▶ TASK PROMPT
Rescale the lines starting at the one that contains "Viewing the scene" and ending at the last line, and write them out again with the requests included. Multiply every number in the answers (the coordinates and the distances) by 0.6, and round each result to as many decimals as the original had, rounding halves up.

>> Begin INPUT RECORDS

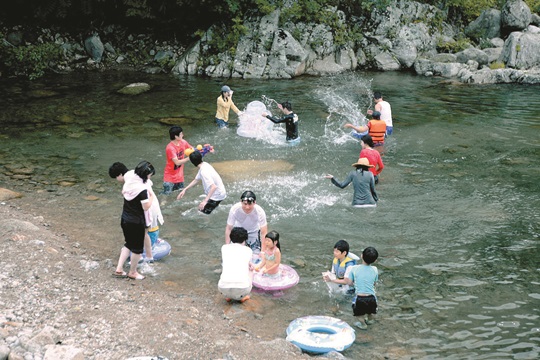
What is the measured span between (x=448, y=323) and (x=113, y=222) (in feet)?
20.1

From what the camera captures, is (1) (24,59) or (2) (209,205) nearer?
(2) (209,205)

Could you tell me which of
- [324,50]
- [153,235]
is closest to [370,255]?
[153,235]

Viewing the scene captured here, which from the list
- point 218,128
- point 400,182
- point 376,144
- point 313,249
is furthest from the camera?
point 218,128

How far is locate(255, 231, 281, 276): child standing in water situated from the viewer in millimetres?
7656

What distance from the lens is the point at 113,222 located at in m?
10.0

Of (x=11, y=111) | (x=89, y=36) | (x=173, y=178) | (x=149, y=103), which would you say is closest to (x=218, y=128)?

>> End INPUT RECORDS

▶ COMPLETED TASK
Viewing the scene captured here, which from the list
- point 218,128
- point 400,182
- point 376,144
- point 313,249
is furthest from the camera?
point 131,77

How far is locate(255, 231, 281, 276): child standing in water situated from the viewer in millimetres?
4594

What distance from the lens is the point at 113,222 located at in m?
6.0

Of (x=11, y=111) | (x=89, y=36) | (x=173, y=178) | (x=149, y=103), which would you say is closest to (x=218, y=128)?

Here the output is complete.